Brittany doblaba un poco hacia el Este y luego se cruzaba con la siguiente transversal, Randall Place. Allí había una casa blanca. El frente daba a Randall Place y la entrada del garaje a Brittany. Mi conductor me estaba diciendo que el camión no podía estar muy lejos, cuando lo vi en el garaje.

Fuimos hasta el frente de la casa. Yo me bajé y entré al vestíbulo.

No había timbres. Un escritorio se encontraba contra la pared, como si no sirviera para nada. Arriba había buzones para correspondencia rotulados con nombres.

El que correspondía al departamento 405 era el de Joseph Marty. Casualmente Joe Marty era el nombre del hombre que jugaba con Carmen Dravec hasta que su papá le diera cinco mil dólares para que se fuera a jugar con alguna otra chica. Podía ser el mismo Joe Marty.

Bajé por la escalera abriendo una puerta de vidrio, me interné en la oscuridad del garaje. El hombre del mameluco nuevo estaba colocando las cajas en el ascensor automático.

Me ubiqué a su lado, prendí un cigarrillo y lo miré. No pareció gustarle pero no dijo nada.

—Cuidado con el peso —le dije al rato—. Sólo aguanta media tonelada. ¿Adónde va?
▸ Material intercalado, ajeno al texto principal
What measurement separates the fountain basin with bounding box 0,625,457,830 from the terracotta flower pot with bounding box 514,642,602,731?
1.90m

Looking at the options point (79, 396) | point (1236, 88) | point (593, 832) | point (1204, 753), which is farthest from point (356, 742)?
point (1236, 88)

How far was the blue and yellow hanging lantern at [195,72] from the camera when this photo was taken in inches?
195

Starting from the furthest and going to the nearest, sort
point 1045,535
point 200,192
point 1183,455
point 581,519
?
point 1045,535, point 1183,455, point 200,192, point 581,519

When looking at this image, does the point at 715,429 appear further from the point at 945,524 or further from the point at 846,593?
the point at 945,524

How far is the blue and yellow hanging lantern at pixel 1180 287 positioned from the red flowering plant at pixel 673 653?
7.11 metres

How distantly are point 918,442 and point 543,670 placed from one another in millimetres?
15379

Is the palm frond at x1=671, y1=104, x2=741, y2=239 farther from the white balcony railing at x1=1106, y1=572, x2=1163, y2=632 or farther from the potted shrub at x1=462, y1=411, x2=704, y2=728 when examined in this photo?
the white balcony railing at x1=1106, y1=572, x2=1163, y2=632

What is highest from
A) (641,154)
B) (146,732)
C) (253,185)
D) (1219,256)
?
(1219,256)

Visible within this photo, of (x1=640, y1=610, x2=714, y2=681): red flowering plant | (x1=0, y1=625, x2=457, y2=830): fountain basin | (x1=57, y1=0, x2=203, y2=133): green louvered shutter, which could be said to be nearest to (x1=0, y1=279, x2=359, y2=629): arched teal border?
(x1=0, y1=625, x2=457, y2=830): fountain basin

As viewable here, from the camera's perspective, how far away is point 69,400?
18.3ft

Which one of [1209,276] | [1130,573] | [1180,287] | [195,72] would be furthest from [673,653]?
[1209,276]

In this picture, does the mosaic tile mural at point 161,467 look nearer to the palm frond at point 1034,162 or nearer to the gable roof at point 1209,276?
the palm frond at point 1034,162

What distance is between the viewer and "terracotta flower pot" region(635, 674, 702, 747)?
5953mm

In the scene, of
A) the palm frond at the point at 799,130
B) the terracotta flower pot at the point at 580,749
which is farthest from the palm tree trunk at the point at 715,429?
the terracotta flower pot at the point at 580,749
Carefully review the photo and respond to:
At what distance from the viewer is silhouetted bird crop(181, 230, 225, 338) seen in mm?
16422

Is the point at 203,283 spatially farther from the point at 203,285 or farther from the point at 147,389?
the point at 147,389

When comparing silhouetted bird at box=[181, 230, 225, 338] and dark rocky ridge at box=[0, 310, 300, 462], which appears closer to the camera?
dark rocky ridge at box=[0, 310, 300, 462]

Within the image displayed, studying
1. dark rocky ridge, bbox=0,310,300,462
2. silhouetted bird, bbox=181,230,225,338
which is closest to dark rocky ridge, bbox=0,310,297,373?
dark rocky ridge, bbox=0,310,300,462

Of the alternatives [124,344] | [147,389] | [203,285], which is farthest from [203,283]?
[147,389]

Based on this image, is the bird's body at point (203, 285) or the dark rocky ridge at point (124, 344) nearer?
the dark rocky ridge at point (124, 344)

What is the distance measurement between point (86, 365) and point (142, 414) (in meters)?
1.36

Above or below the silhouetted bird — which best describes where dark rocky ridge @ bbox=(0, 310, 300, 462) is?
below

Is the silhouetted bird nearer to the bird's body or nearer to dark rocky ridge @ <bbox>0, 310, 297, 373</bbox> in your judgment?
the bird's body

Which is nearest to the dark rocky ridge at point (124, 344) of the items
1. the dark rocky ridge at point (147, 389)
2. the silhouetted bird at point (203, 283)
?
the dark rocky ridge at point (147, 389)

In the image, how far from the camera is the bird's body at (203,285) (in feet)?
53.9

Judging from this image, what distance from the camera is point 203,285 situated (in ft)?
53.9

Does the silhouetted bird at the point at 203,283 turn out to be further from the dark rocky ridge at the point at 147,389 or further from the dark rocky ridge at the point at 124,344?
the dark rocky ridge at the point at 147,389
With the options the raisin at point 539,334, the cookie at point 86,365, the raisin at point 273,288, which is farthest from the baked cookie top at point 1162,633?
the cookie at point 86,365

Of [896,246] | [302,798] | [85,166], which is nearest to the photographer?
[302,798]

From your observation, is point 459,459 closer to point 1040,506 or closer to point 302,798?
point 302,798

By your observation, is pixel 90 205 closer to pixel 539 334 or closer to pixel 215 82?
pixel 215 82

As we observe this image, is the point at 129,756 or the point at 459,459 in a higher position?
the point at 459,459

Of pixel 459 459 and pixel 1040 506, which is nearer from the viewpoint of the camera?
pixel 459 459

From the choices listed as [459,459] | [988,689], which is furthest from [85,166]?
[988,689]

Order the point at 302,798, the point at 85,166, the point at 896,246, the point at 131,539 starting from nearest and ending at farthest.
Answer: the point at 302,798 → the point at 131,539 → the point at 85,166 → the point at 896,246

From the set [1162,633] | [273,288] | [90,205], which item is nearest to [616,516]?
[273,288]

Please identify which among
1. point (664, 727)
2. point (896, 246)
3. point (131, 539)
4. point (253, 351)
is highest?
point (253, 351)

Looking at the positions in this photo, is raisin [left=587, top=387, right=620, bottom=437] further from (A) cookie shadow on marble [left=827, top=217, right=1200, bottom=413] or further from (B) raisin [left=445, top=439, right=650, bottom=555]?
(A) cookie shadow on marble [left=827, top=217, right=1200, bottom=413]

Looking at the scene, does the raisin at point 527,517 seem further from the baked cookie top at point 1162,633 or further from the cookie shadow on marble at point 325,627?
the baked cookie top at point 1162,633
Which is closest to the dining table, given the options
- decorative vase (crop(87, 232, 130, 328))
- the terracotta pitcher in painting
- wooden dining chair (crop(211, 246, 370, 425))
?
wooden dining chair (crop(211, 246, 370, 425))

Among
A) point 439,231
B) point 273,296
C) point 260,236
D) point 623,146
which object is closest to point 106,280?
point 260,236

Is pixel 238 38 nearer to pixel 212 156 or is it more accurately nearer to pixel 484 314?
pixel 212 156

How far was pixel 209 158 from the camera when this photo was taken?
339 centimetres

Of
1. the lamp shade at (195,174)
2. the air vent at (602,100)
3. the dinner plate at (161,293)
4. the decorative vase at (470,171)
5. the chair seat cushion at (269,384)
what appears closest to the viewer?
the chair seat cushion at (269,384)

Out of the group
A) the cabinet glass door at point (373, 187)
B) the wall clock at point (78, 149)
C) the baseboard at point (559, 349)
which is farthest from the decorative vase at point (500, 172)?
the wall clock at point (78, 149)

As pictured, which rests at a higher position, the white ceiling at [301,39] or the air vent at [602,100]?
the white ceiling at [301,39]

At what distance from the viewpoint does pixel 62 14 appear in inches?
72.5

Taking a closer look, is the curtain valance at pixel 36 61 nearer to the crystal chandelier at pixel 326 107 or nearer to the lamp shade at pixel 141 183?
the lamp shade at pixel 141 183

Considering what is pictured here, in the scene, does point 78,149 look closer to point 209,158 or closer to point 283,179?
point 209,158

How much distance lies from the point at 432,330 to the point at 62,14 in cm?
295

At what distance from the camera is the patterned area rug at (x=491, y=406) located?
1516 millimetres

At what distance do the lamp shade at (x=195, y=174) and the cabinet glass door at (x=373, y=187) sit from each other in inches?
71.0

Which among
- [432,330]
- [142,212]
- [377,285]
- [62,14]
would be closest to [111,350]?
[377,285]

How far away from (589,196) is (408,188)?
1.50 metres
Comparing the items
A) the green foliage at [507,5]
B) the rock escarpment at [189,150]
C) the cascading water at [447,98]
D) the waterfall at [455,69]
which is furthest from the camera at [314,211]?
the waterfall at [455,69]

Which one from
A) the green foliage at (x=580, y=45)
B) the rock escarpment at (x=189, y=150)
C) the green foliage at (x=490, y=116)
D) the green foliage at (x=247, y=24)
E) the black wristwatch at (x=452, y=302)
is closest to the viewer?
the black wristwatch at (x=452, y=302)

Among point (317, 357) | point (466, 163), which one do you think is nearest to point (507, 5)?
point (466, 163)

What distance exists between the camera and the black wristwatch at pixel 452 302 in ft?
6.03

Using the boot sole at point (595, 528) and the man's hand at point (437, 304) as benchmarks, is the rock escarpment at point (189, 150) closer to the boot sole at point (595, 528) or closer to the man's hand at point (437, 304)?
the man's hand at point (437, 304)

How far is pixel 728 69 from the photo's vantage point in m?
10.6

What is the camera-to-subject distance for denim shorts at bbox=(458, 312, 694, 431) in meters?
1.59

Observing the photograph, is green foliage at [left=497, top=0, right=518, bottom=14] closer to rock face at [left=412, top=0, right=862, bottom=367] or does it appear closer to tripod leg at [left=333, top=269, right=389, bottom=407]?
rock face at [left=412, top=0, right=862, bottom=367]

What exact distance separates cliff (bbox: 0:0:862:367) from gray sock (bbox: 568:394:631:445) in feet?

—Marty. Cuatrocientos cinco.

Inmediatamente pareció arrepentirse de haberlo dicho.

—Muy bien. Parece que hay bastante para leer.

Subí los escalones y volví al camión.

Regresamos a la ciudad y fuimos hasta mi oficina. Le di al conductor demasiado dinero y él me ofreció una sucia tarjeta. La tiré en la escupidera de bronce que estaba al lado de los ascensores.

Allí estaba Dravec, sosteniendo, al parecer, una pared de mi oficina.